What is required: Of the entries below, restate word for word only the section that runs from the line with "METHOD OF ADJUSTING THE LENGTH OF BOOKEND" to the line with "Press it down", counting both ends.
==== Records shown ====
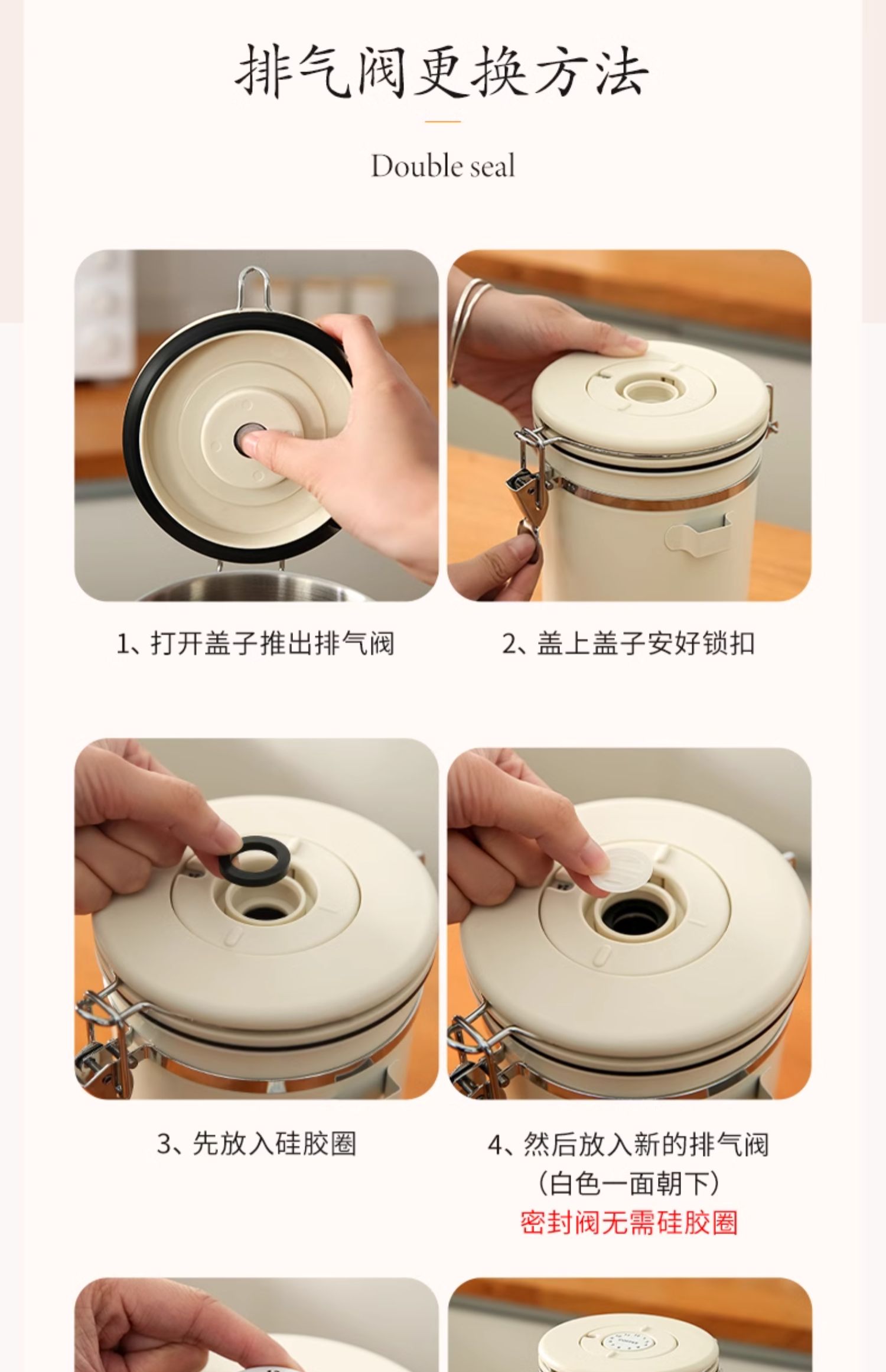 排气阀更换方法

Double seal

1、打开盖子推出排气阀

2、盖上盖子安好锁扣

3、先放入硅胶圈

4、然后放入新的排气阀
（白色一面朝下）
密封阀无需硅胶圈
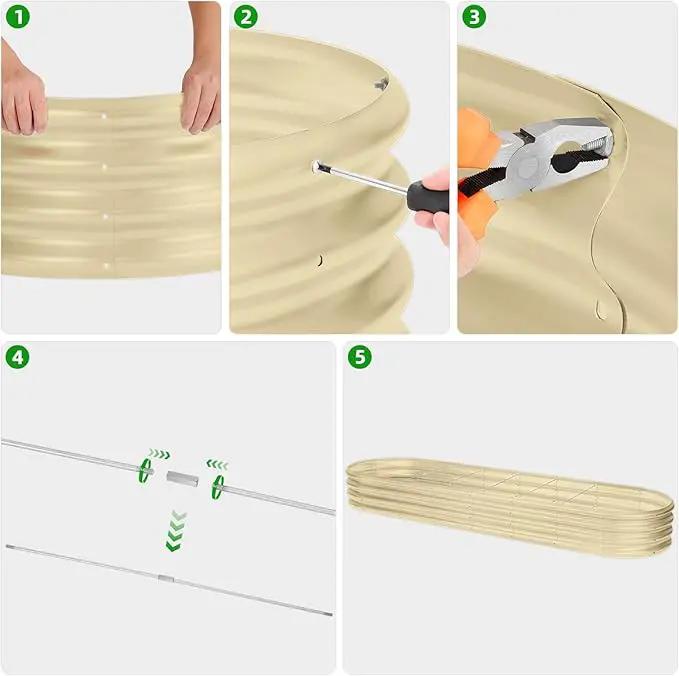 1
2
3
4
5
====
==== Records shown ====
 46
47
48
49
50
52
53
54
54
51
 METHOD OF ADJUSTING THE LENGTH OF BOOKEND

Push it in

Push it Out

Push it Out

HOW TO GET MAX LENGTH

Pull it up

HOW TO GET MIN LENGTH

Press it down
====
Answer to the problem:
 METHOD OF ADJUSTING THE LENGTH OF BOOKEND

Push it in

Push it Out

Push it Out

HOW TO GET MAX LENGTH

Pull it up

HOW TO GET MIN LENGTH

Press it down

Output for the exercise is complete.